WRITTEN EXERCISE A: Reproduce verbatim the lines of the listing from the line with "Which among" through the end of the listing.

TEXT SECTION:

────────────────

Post by Eddie D. on Aug 20, 2013 20:08:20 GMT
I don’t know what the hell is going on, between Spike and I becoming room mates again to mysteriously getting my kid back, which is freaking awesome, but there were no strings attached and on top of that all of my charges from the drunk fight a few months ago? Dropped… I know, I should be ecstatic… If it weren’t for the fact that my buddy Kyle gave me the name and number of a dude who could totally pull some illegal strings for me to get this exact out come…
So I’m a little less than thrilled that I totally didn’t call him and everything just sort of fell into my lap. It doesn’t feel right. Which is why I’m calling the bird brained sob right now… But of course he isn’t answering which just fuels my fire more.
Rob: Kyle. Rob. Dude, call me back, ASAP!
I hang up just as I get to Simon’s door, well, what’s left of it after Angel and Doc crashed through his office last night. Pretty awesome fight if you ask me. However I’m still pretty perplexed why the boss man asked me here. I mean, I’m no stranger to having sit downs with the boss, it just usually has to do with indecent exposure and stuff… Anyway just before knocking my boy Spike comes around the corner. He don’t look terribly happy but who would in his situation? I knock
Simon: Come in.
We step through like a couple of pimps, correcting the collar on my sports jacket that I’m wearing over my new #BestTAGTEAMinTHEworld shirt, pretty sure that slogan isn’t trade marked yet.
Rob: So ya wanted to see us boss?
Simon: Yes I did, please have a seat.
I laugh, he scowls. It’s funny because Angel totally went through his desk last night and he’s sitting behind a folding table in this really intimidating looking chair. Awesome. I grab the steel chair in front of his foldng table, nodding at the wall I remark.
Rob: Love what you’ve done with the place.
Simon: Yes…
He sighs, I smirk, it’s all in fun. Spike grabs the chair next to me.
Simon: Look gentlemen, I’m going to make this brief. I’m sure you’re some what aware of the charity work our company does?
Spike: Yeah, you sponsor Crossroads and a few other things. Why?
Simon: Well one of the groups we work with is the Make a Wish foundation.
Rob: O… Kay…
Simon: And while they generally ask for Joe or Cross to come down and meet with the kids we’ve had some requests for the both you… One especially for you Rob that comes in every day… Since the company opened.
Huh…
Rob: No shit?
Spike: I’m guessing his brains rotting from the inside then?
Rob: HEY! Why am I just hearing about this?
Simon: Well, I had assumed, based on your demeanor when you first arrived that you wouldn’t be interested in talking to a sick kid, however-
Rob: Spike and I bailed out Joe Everyman so you figure we won’t hurt a dying kid’s feelings?
He drops his head a little and sighs.
Simon: Essentially.
Dying kid wants to meet us? Interesting.
Rob: You say he’s been asking to see me for months?
Spike: That alone makes this worth while, I wanna see what the Rob Diamond fan looks like.
Simon: Well apparently he’s an avid Infamous fan.
Rob: Well we are…
I point to my new tee.
Simon: I am aware. So would you like to meet him?
Rob: Sure, I’d love to.

────────────────

(Records from a dataset)
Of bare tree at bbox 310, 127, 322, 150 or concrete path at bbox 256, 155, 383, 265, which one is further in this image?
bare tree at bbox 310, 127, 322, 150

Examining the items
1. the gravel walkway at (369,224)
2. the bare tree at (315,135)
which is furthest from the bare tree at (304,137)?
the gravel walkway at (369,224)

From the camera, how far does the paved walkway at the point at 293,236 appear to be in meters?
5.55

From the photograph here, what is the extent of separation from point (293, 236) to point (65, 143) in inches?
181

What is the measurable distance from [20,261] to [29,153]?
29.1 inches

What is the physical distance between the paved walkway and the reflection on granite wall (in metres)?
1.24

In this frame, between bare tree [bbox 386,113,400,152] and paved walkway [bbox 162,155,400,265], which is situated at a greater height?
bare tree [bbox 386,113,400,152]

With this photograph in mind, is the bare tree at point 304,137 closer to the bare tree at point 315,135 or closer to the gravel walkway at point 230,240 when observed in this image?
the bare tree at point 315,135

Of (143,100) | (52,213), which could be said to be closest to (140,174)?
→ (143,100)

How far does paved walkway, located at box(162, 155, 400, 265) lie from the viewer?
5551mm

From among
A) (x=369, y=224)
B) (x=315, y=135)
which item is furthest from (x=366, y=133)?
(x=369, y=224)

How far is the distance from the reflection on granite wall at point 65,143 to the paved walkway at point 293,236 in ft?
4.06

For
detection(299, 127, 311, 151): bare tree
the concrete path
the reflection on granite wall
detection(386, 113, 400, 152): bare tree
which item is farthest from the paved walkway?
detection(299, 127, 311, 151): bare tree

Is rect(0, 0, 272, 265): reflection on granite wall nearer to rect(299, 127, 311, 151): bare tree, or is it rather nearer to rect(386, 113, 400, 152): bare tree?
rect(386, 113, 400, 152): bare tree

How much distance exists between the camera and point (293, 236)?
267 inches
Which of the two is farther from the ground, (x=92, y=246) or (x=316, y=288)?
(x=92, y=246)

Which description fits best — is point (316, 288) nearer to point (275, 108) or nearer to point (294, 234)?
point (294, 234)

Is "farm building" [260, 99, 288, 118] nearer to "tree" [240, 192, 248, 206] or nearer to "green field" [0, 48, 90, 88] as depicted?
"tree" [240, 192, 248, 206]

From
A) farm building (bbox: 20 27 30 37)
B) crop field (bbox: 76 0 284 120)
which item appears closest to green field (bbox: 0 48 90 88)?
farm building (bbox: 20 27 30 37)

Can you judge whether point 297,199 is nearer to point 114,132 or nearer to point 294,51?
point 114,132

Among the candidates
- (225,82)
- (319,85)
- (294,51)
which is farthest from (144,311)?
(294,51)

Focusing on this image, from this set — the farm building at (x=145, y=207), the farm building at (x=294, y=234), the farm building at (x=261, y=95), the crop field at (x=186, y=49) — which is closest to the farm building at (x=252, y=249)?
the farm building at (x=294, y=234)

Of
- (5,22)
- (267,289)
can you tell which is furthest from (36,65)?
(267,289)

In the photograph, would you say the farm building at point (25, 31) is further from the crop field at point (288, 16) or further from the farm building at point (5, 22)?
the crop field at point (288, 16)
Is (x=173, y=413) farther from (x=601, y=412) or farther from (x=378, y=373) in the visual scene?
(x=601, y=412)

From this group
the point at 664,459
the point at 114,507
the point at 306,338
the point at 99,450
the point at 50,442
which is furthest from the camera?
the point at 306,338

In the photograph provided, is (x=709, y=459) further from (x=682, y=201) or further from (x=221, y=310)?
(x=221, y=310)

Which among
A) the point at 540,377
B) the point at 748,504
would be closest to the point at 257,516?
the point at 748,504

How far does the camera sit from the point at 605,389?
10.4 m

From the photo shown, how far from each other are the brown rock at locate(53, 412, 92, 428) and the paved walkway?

────────────────

WRITTEN EXERCISE B: In the post, which foundation does Simon name as one of the groups the company works with?

FULL ANSWER A:
Which among
A) the point at 540,377
B) the point at 748,504
would be closest to the point at 257,516?
the point at 748,504

How far does the camera sit from the point at 605,389?
10.4 m

From the photo shown, how far from each other are the brown rock at locate(53, 412, 92, 428) and the paved walkway?

FULL ANSWER B: The Make a Wish foundation.